Russian-controlled Tskhinvali lifts movement ban for those in need of urgent medical aid

Two people have died in the Russian-controlled Akhalgori district since September 4, 2019 due to delayed medical care.Photo: Nino Alavidze., 03 Dec 2019 - 12:26, Tbilisi,Georgia

Georgia’s Russian-controlled de facto Tskhinvali has removed the movement ban for people who live in the occupied Akhalgori district and are in need or urgent medical care or other medical services unavailable in the region.

The decision comes after a three-month closure of crossing points between Tskhinvali and the rest of Georgia, creating a severe humanitarian situation on the ground and leaving two dead in Akhalgori due to delayed treatment.

De facto Tskhinvali reports that the decision has been made at the recent meeting of the so-called security committee of the region, attended by de facto President Anatoli Bibilov.

The Security Committee of South Ossetia (Tskhinvali) has decided to allow the movement of Akhalgori residents via Razdakhani checkpoint to Georgia, who have no citizenship of South Ossetia or Russia and are in need of urgent treatment or the medical care with the use of high-technology devices, unavailable on the territory of South Ossetia,” the so-called decree reads.

The decree allows for the departure from Tskhinvali region for urgent medical care with the use of special passes.

After the Russia-Georgia 2008 war patients from the Russian-occupied region have been transported to Tbilisi-controlled territory via the shortest, so-called Razdakhani checkpoint, with the help of the Red Cross. Photo: Nino Alavidze/ 

De facto Tskhinvali closed crossing points with Georgia on September 4, saying that the ban will be removed when Tbilisi dismantles an ordinary police post from the village of Chorchana, located on Tbilisi-administered territory.

They say that the police post “creates security threats, as it is too close to South Ossetian territory.”

The Georgian regions of Abkhazia and Tskhinvali were recognised as independent states by Russia after the Russia-Georgia 2008 war.

Only Venezuela, Nicaragua, Nauru and Syria have recognised the regions as independent republics.

The rest of the international community is unanimous in agreement that the territories are occupied by Russia.

AIM OF THE TASK -
Translate this sentence from the Tskhinvali report into Spanish: "Only Venezuela, Nicaragua, Nauru and Syria have recognised the regions as independent republics." Work only from the Tskhinvali report.

RECORDS PROVIDED -
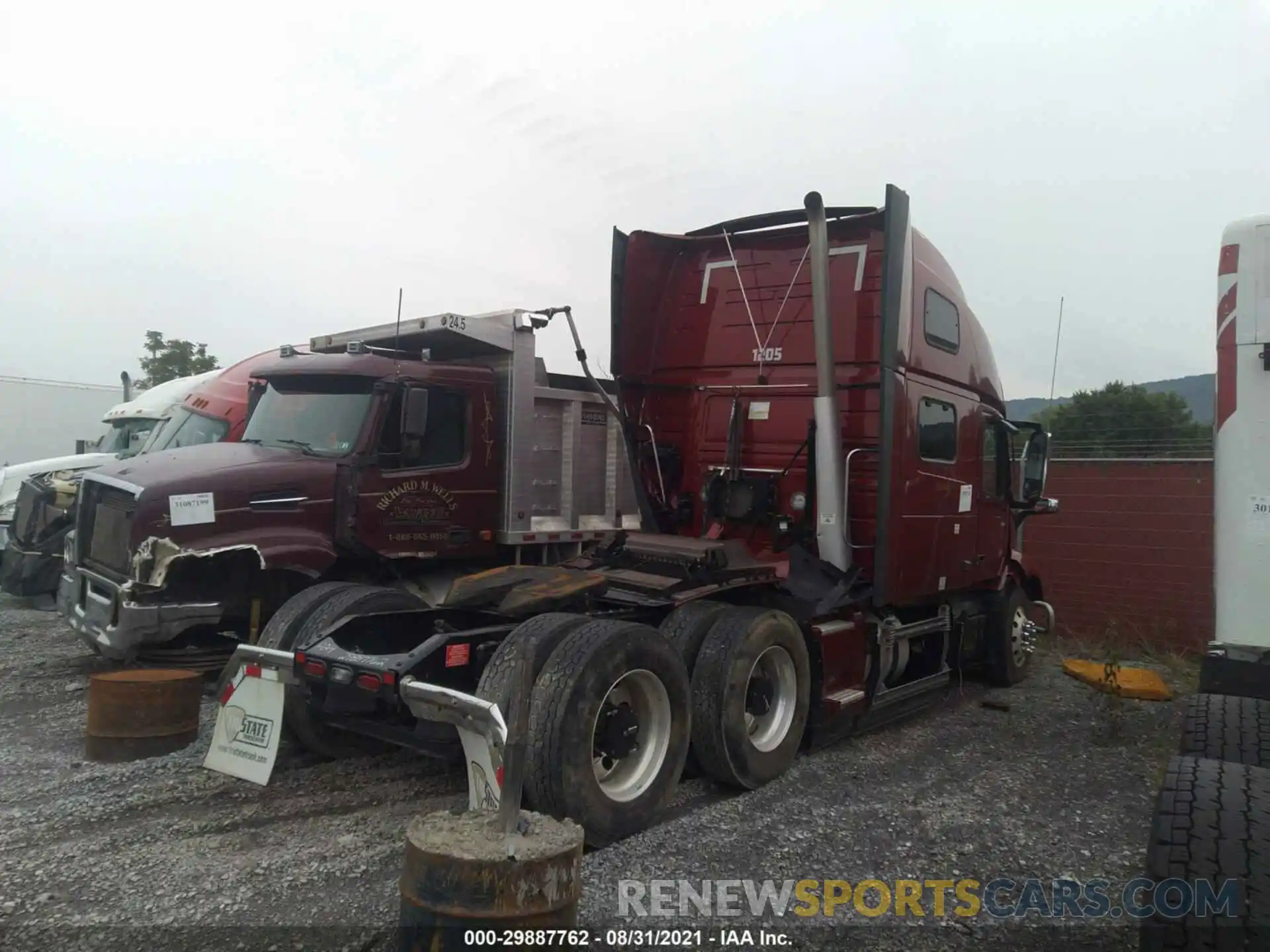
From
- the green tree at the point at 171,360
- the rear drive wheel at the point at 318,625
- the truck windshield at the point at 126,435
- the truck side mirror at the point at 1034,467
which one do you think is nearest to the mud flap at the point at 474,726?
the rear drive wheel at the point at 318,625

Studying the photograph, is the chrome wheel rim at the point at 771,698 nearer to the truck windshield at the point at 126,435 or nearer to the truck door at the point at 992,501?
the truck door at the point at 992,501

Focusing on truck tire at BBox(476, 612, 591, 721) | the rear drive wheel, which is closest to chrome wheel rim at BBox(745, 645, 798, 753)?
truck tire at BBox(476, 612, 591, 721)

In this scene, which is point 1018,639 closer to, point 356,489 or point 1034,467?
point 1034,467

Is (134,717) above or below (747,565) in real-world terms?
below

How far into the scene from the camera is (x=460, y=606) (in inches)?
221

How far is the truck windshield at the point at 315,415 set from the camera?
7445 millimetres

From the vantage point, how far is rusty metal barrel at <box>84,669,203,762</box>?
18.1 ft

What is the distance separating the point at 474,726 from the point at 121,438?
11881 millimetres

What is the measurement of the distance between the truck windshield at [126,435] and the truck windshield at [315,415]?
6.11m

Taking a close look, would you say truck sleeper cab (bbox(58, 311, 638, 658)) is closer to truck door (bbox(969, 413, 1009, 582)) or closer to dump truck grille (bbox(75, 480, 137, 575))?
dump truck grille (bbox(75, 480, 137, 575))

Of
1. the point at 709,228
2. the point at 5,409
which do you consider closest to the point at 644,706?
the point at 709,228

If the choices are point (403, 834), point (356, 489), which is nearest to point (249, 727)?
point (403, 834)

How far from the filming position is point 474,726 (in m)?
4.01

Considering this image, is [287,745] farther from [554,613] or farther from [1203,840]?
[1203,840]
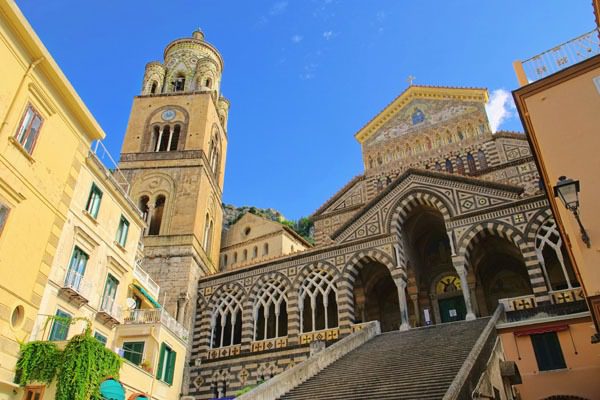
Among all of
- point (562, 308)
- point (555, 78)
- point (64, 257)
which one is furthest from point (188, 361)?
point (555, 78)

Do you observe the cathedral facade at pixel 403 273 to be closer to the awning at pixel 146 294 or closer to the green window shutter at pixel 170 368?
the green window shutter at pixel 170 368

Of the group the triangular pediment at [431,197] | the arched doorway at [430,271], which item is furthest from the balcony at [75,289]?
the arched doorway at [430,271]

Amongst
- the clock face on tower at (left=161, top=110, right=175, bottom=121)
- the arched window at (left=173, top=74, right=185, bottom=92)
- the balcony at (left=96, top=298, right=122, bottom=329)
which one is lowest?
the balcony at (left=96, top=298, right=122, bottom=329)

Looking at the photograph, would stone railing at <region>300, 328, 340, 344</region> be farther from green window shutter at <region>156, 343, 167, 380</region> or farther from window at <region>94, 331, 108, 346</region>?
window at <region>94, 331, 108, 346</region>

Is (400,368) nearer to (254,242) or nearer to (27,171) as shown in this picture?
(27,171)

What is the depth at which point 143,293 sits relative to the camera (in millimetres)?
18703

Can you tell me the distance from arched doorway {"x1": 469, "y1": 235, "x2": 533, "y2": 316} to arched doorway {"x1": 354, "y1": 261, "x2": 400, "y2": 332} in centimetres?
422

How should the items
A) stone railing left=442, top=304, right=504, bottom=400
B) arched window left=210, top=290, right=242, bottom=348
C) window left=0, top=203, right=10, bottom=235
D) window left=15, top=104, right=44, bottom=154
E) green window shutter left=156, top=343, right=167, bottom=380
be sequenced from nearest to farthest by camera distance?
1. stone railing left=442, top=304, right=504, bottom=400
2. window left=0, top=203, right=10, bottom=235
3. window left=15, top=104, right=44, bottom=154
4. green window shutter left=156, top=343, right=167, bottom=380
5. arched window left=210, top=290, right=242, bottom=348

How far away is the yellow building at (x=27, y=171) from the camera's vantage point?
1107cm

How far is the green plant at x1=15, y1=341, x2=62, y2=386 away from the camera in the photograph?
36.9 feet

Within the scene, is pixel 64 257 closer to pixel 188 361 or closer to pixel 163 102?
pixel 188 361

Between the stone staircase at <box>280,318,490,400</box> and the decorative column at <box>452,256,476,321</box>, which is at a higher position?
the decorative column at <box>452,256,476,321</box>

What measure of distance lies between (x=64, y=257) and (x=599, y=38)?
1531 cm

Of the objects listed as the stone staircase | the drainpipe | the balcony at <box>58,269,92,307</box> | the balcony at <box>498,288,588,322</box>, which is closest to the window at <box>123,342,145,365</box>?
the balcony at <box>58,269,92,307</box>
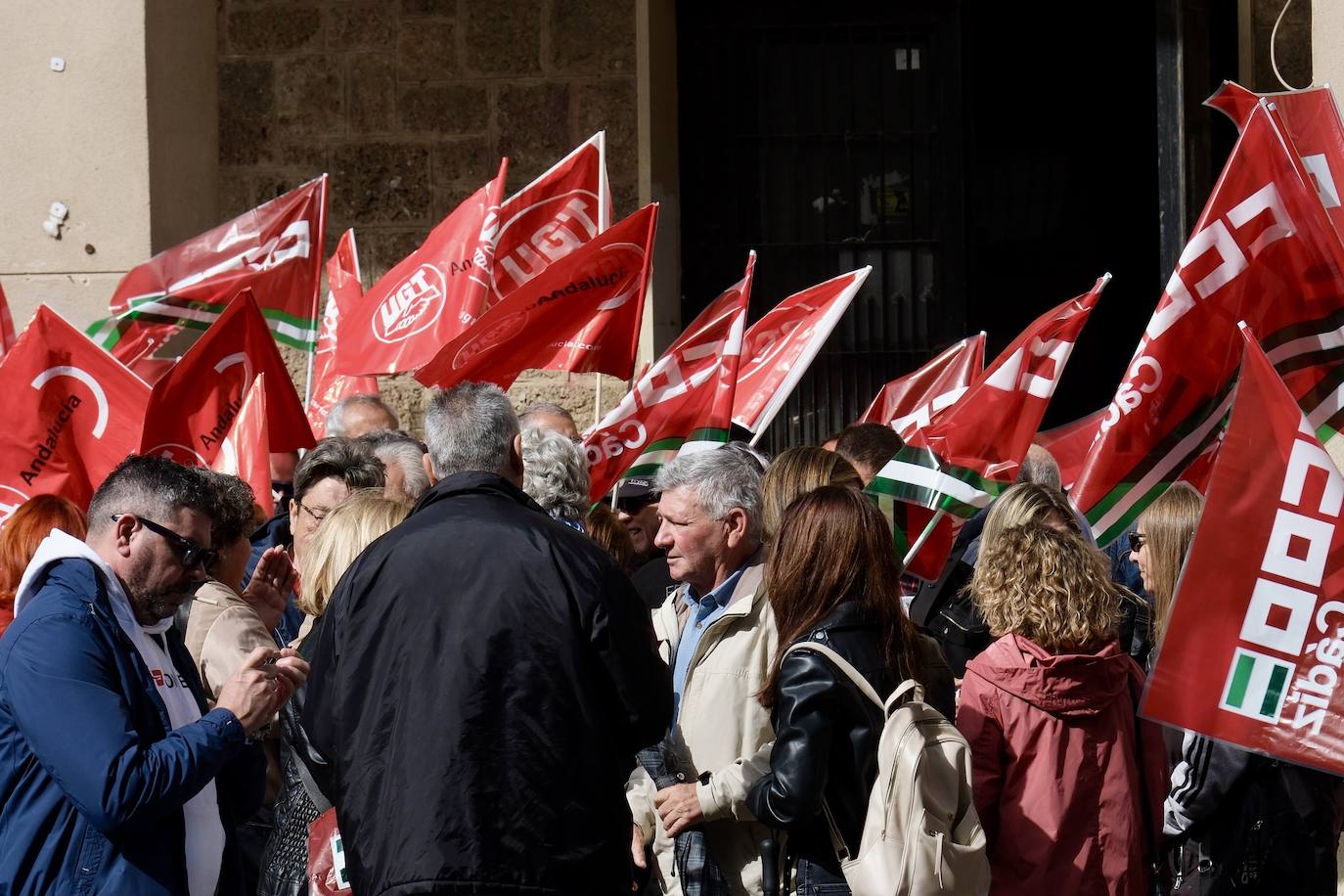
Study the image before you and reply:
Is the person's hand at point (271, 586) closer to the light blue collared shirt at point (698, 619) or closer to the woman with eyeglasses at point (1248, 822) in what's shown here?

EXERCISE SOLUTION -
Solo Venezuela, Nicaragua, Nauru y Siria han reconocido a las regiones como repúblicas independientes.